In Veritas lingo, a job represents the configurations associated with actually backing something up. Jobs are things that need to run in order to back up.

I find that I need to manually restart jobs, and cancel stuck jobs, as a means of achieving reliable backups. Hopefully this blog post will help that happen when I am not around and serve to show other people that may not be quite so familiar with Veritas 8.6 how to do that as well. I think providing documentation of IT work is very, very important and can save tons of time and money in the long run! Please leave me a comment if you find this post useful.

Canceling A Stuck Job
With this software, it is not easy or possible to run two different jobs at the same time, on the same tape. Sometimes a job becomes 'stuck' and runs forever. It is important to cancel these stuck jobs so you can start a new one. One way I found to cancel a stuck job involves being in the "Activity Monitor" window, as shown in the below image.

Figure 1. Activity Monitor
Left click on the labels describing the view pane you want to be in.
This is with my camera phone.

Once you are in the "activity monitor" you should be able to see a list of jobs that have run, are running, or failed. If you right click on a job, and select "Cancel" that will cancel the job for you. I have noticed that it sometimes takes a minute or two to actually cancel.

Figure 2. Canceling a Job
Don't forget to wait a minute or two after you cancel the job

Manually Starting a Job
Once you have made sure there are no stuck jobs, you can manually start a job if you would like. The system I work with has scheduled jobs, so manually starting jobs shouldn't (hopefully) be necessary. I like to manually run a job to make sure everything is working OK after canceling a stuck job, rebooting, adding a new tape to the rotation or anything else that would make me doubt things are working perfectly.
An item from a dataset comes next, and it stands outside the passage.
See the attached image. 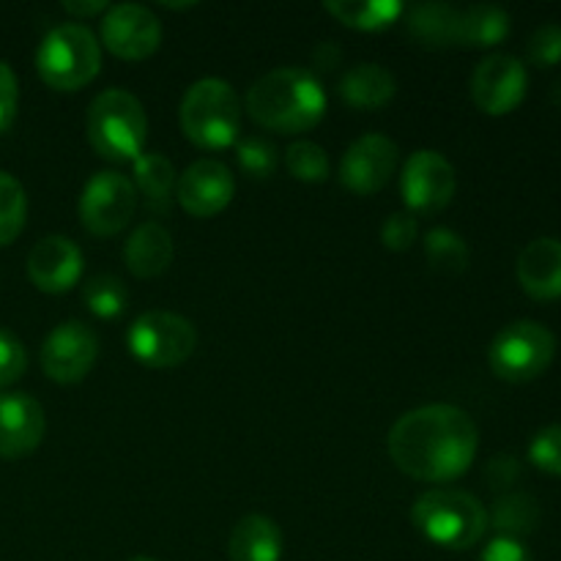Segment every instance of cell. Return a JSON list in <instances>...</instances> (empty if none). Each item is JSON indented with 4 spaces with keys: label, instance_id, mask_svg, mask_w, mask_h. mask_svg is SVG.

One way I found to start a job is to navigate to the "Job Definitions" view pane. This is at the bottom on the screen, next to the "Activity Monitor" described above. Left click on this label to switch to that view.

Figure 3. Job Definitions
This view lets you see all the jobs that have been created.

Once you are in this view, you can see all the different jobs that have been created for your system. For our system, we are interested in the job titled "Backup 0002." This job backs up our entire system. In order to run this job, right click on it and select "Run now..."

Figure 4. Actually Running A Job

After you have run your job, it is important to see how things are going. Switch back to the "Activity Monitor" and look at your running job, as can barely be clearly seen in the high-quality image below.

Figure 5. Backup Job Successful!

Conclusion
Hopefully this document clearly explains how to manually cancel and restart jobs using Veritas 8.6. The employee known simply as "The Handball Destroyer" at the office has picked up a lot of the the day to day responsibilities regarding the computer systems here and I hope this document helps them, and any of the Internet masses.

Also, I refrained from taking screen shots of the server since I would like it to stay in complete isolation. I do not want any sort of writable media entering that environment, and it is completely isolated with regards to networking. Sorry about the resulting lack of picture quality!